• _DOCUMENT EXTRACT_:
Draining Boats Could Increase Invasives

Draining Boats Could Increase InvasivesCHRON reported first: Texas boaters appear almost certain to be drafted as combatants in a battle aimed at slowing spread of zebra mussels, an invasive mollusk that can cripple inland fisheries and already has cost Texans more than $300 million because of its effects on crucial water supply infrastructure. The Texas Parks and Wildlife Commission will next month consider adopting regulations mandating boaters approaching or leaving reservoirs, rivers or other public freshwater anywhere in the state drain and dry all water from their boat, live wells, bilges, motors, bait buckets and any other water-holding receptacles or face a citation carrying a fine of as much as $500.

Odds are good the commission will adopt the proposal that would expand “clean, drain and dry” rules recently put into place in 47 counties to all of Texas’ 254 counties. Members of the commission, which sets policy for the Texas Parks and Wildlife Department, earlier this year instructed agency staff to develop the proposal.

Devastating effects

The move to mandate the draining of water from boats before and after launching on freshwater targets the most common way zebra mussels are spread: boaters’ transporting the invasive mollusks from an infected water body to non-infected waters.

Boaters on water bodies infected with zebra mussels can, unintentionally, end up with water containing microscopic larvae (veligers) in their vessels’ bilge, live wells, bait buckets or even outboard cooling systems. Those larvae, which are able to survive long periods in the trapped water, can be released days or weeks later when the boat is launched into another water body.

“Transporting veligers from infected waters to non-infected waters appears to be the most common vector for the spread of zebra mussels,” said Ken Kurzawski, director of information and regulations for TPWD’s inland fisheries division.

The effects of resulting infestations can be environmentally and economically devastating.

Zebra mussels, native to Russia, were first discovered in North America in the Great Lakes region in the late 1980s, suspected to have arrived in ballast water of commercial ships.

• _INFORMATION SUPPLIED_:

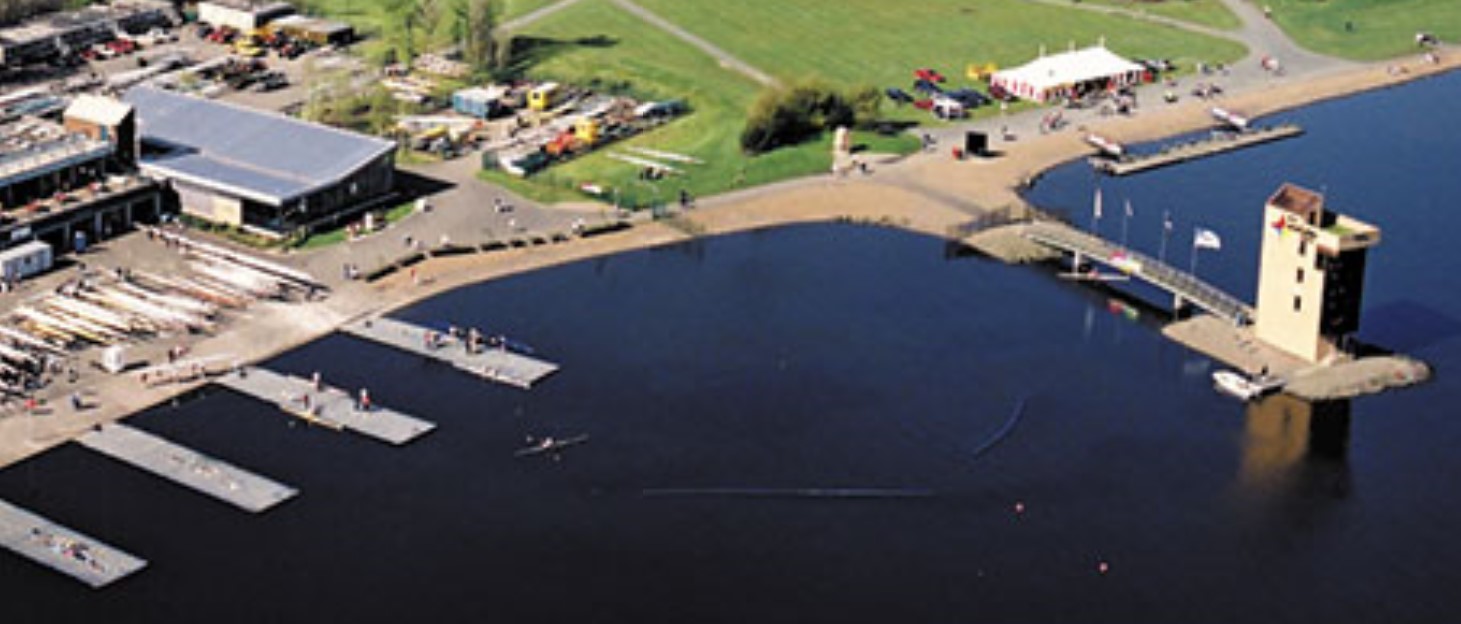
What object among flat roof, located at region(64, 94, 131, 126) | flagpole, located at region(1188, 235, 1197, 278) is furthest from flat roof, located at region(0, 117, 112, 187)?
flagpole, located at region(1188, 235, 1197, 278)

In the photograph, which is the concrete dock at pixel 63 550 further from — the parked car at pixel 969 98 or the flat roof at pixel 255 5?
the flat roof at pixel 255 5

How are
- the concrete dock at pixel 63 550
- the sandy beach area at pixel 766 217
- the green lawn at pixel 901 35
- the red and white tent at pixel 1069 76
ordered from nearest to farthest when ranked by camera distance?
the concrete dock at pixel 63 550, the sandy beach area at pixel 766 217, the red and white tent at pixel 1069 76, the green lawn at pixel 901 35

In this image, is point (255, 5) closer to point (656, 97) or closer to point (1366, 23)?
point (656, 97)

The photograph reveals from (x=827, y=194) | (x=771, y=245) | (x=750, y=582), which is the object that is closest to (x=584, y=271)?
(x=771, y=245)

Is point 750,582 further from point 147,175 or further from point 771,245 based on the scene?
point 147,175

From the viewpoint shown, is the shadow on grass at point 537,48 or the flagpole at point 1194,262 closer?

* * *

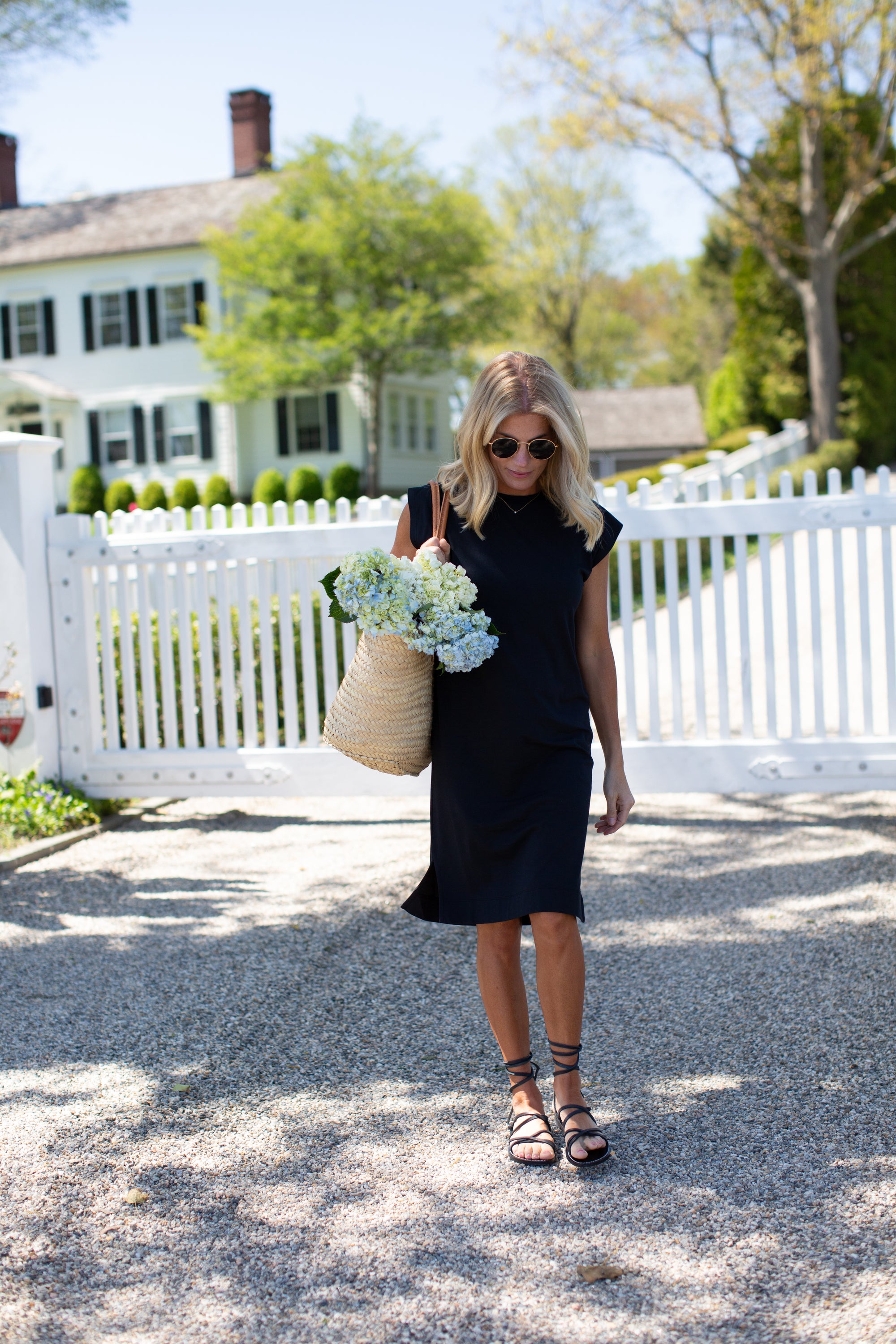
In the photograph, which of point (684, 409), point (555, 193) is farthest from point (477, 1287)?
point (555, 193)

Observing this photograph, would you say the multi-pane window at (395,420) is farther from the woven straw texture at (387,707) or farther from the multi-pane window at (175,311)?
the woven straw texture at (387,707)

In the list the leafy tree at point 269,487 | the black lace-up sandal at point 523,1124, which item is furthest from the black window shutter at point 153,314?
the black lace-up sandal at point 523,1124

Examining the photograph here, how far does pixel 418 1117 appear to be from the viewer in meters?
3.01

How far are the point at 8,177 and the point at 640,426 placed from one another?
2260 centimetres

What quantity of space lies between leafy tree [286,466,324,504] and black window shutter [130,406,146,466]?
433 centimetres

==

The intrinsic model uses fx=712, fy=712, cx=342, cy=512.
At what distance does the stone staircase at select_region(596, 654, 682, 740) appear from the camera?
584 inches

• _WORK INSTRUCTIONS_:
1 - Decide whether each statement agrees with the zebra mussel article: (a) the proposed fine can reach $500; (b) clean, drain and dry rules already apply in all 254 Texas counties; (c) zebra mussels were first found in North America in the Great Lakes region. For each, give yes or no and quote the words that settle it.
2 - According to the zebra mussel article, why would boaters be required to drain water from their boats before and after launching? Answer in one to three sentences.
3 - Extract from the zebra mussel article everything from "Devastating effects" down to "to non-infected waters.".
Answer from the text alone.

• _ANSWERS TO THE EXERCISES_:
1 -
(a) Yes: "face a citation carrying a fine of as much as $500"
(b) No: "recently put into place in 47 counties"
(c) Yes: "first discovered in North America in the Great Lakes region in the late 1980s"

2 - The rule targets the most common way zebra mussels spread, which is boaters carrying them from infected waters to non-infected waters. Microscopic larvae can end up in a boat's bilge, live wells, bait buckets or cooling systems. They can survive there for long periods and be released days or weeks later when the boat is launched into another water body.

3 -
Devastating effects

The move to mandate the draining of water from boats before and after launching on freshwater targets the most common way zebra mussels are spread: boaters’ transporting the invasive mollusks from an infected water body to non-infected waters.